Text passage
To control how the kafka_producer produces events as kafka messages, the following metadata options are available:

let $kafka_producer = {
    "key": "message_key",   # kafka message key as string or bytes
    "headers": {            # message headers  
        "my_bytes_header": <<"badger"/binary>>,
        "my_string_header": "string"
    },
    "timestamp": 12345,     # message timestamp
    "partition": 3          # numeric partition id to publish message on
};

note

It is important to provide the metadata options underneath the key kafka_producer, otherwise they will be ignored.

Kafka Echo Service example

A complete kafka example echo service that bubbles consumed events to a topic.

In this example both the producer and consumer are connected to the same kafka cluster and consume from and produce to the same topic.

graph LR A{Kafka Consumer} -->|topic_test events| B(batch) B -->|echo| C{Kafka Producer} A -->|connect to| K[Kafka Cluster] C --> |connect to| K[Kafka Cluster]

The actual logic is a little more verbose. However, the basic structure will be similar for other Kafka consumer and producer configurations and can be modularised.

config.troy
# Kafka producer flow
define flow kafka_produce
flow

    use tremor::connectors;
    use tremor::pipelines;
    use integration;

    # Producer Kafka connector
    define connector producer from kafka_producer
    with
        metrics_interval_s = 1,
        reconnect = {
            "retry": {
                "interval_ms": 3000,
                "max_retries": 10
            }
        },
        codec = "json",
        config = {
            "brokers": [
                "127.0.0.1:9092",
            ],
            "topic": "tremor_test",
            "key": "snot"

Information shown

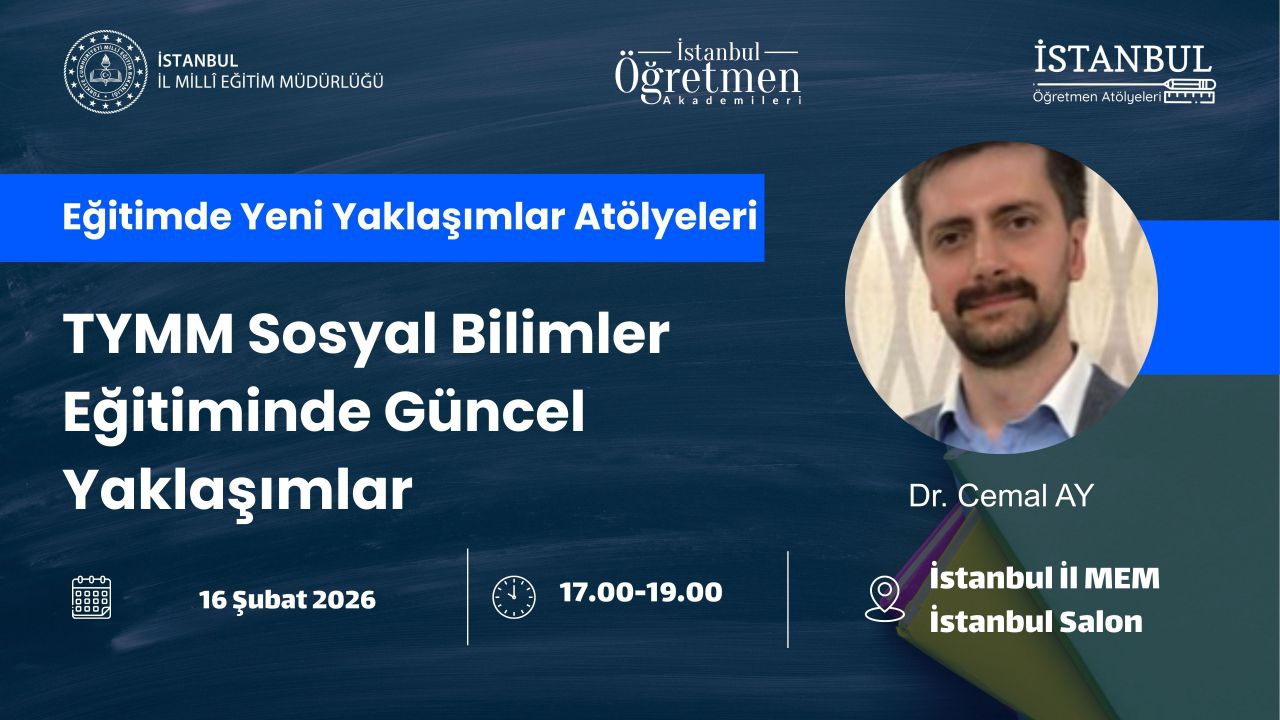 İSTANBUL
İL MİLLÎ EĞİTİM MÜDÜRLÜĞÜ

İstanbul
Öğretmen
Akademileri

İSTANBUL
Öğretmen Atölyeleri

Eğitimde Yeni Yaklaşımlar Atölyeleri

TYMM Sosyal Bilimler Eğitiminde Güncel Yaklaşımlar

Dr. Cemal AY

16 Şubat 2026

17.00-19.00

İstanbul İl MEM
İstanbul Salon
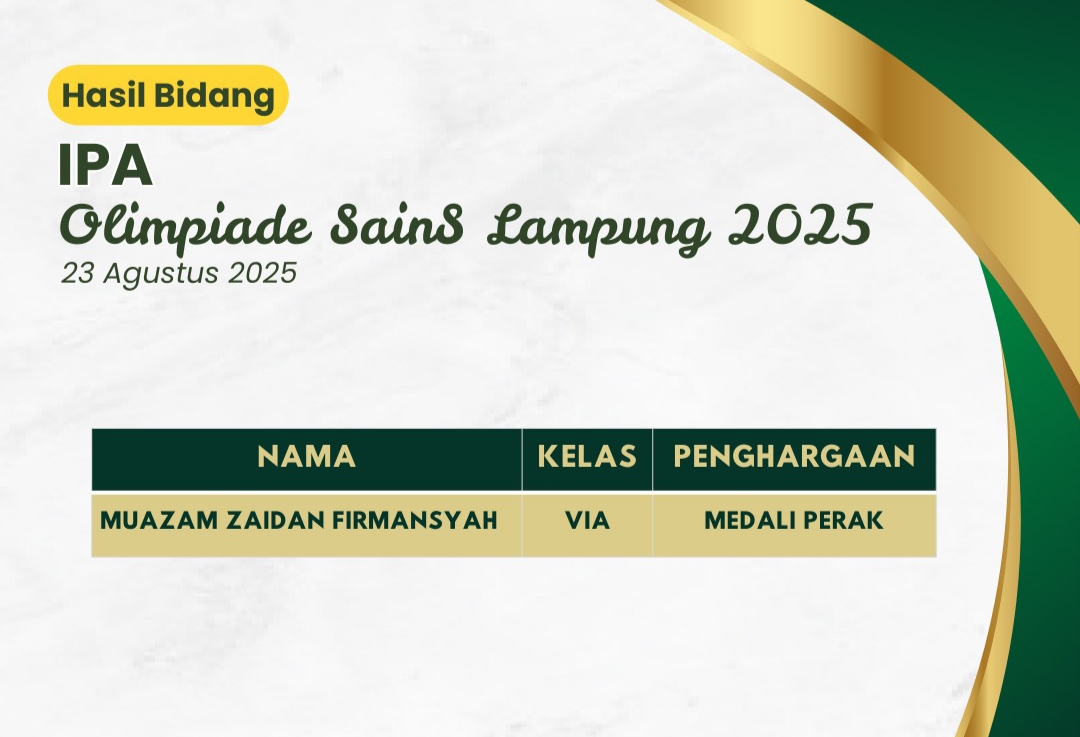 Hasil Bidang

IPA

Olimpiade SainS Lampung 2025

23 Agustus 2025

| NAMA | KELAS | PENGHARGAAN |
|---|---|---|
| MUAZAM ZAIDAN FIRMANSYAH | VIA | MEDALI PERAK |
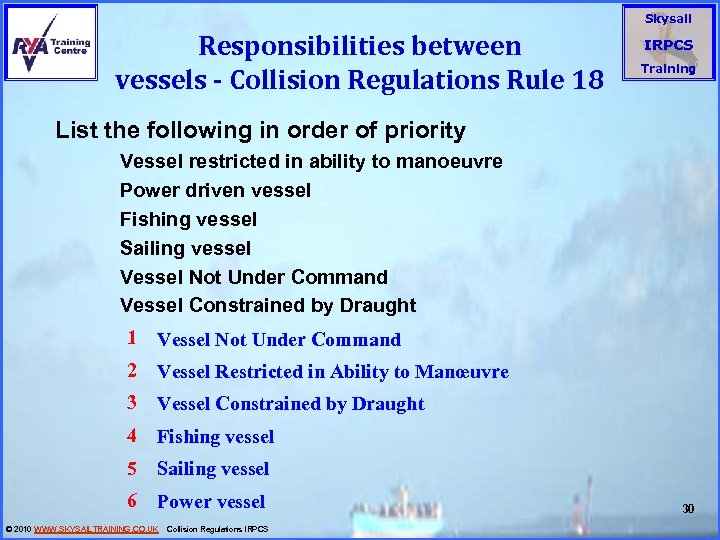 RYA Training Centre

Responsibilities between vessels - Collision Regulations Rule 18

Skysail IRPCS Training

List the following in order of priority

Vessel restricted in ability to manoeuvre
Power driven vessel
Fishing vessel
Sailing vessel
Vessel Not Under Command
Vessel Constrained by Draught

1 Vessel Not Under Command
2 Vessel Restricted in Ability to Manœuvre
3 Vessel Constrained by Draught
4 Fishing vessel
5 Sailing vessel
6 Power vessel

30

© 2010 WWW.SKYSAILTRAINING.CO.UK Collision Regulations IRPCS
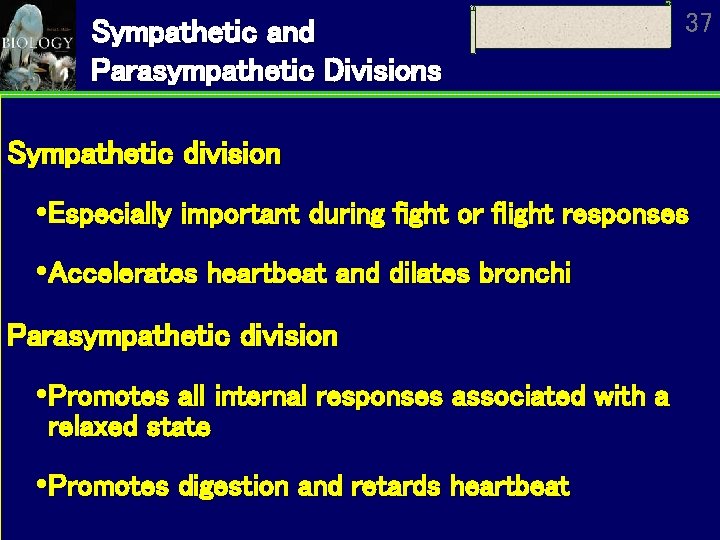 BIOLOGY

Sympathetic and Parasympathetic Divisions

37

Sympathetic division

•Especially important during fight or flight responses

•Accelerates heartbeat and dilates bronchi

Parasympathetic division

•Promotes all internal responses associated with a relaxed state

•Promotes digestion and retards heartbeat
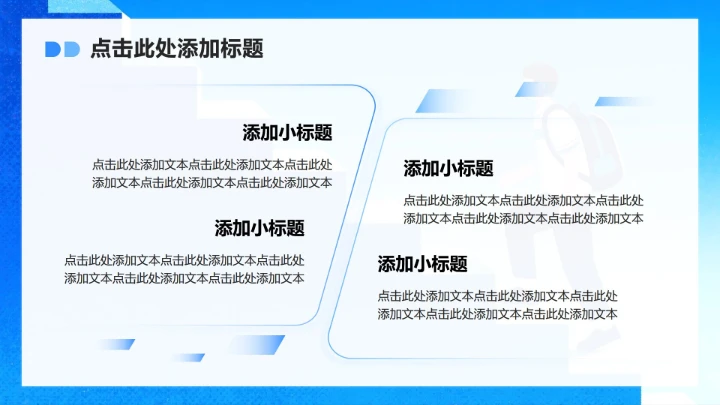 点击此处添加标题

添加小标题

点击此处添加文本点击此处添加文本点击此处添加文本点击此处添加文本点击此处添加文本

添加小标题

点击此处添加文本点击此处添加文本点击此处添加文本点击此处添加文本点击此处添加文本

添加小标题

点击此处添加文本点击此处添加文本点击此处添加文本点击此处添加文本点击此处添加文本

添加小标题

点击此处添加文本点击此处添加文本点击此处添加文本点击此处添加文本点击此处添加文本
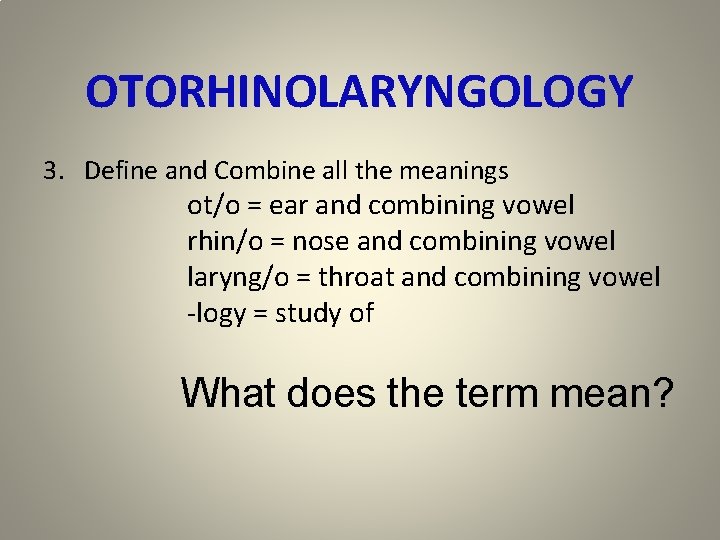 OTORHINOLARYNGOLOGY

3. Define and Combine all the meanings
ot/o = ear and combining vowel
rhin/o = nose and combining vowel
laryng/o = throat and combining vowel
-logy = study of

What does the term mean?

About this exercise
Decide whether each statement agrees with the Kafka producer passage, answering yes or no and quoting the words that settle it. 1. Metadata options placed outside the kafka_producer key are ignored. 2. In the echo service example, the producer and consumer connect to different Kafka clusters. 3. The producer connector in config.troy uses the json codec. The rows aren't needed for this.

Result for this exercise
1. Yes: "It is important to provide the metadata options underneath the key kafka_producer, otherwise they will be ignored."
2. No: "In this example both the producer and consumer are connected to the same kafka cluster"
3. Yes: codec = "json"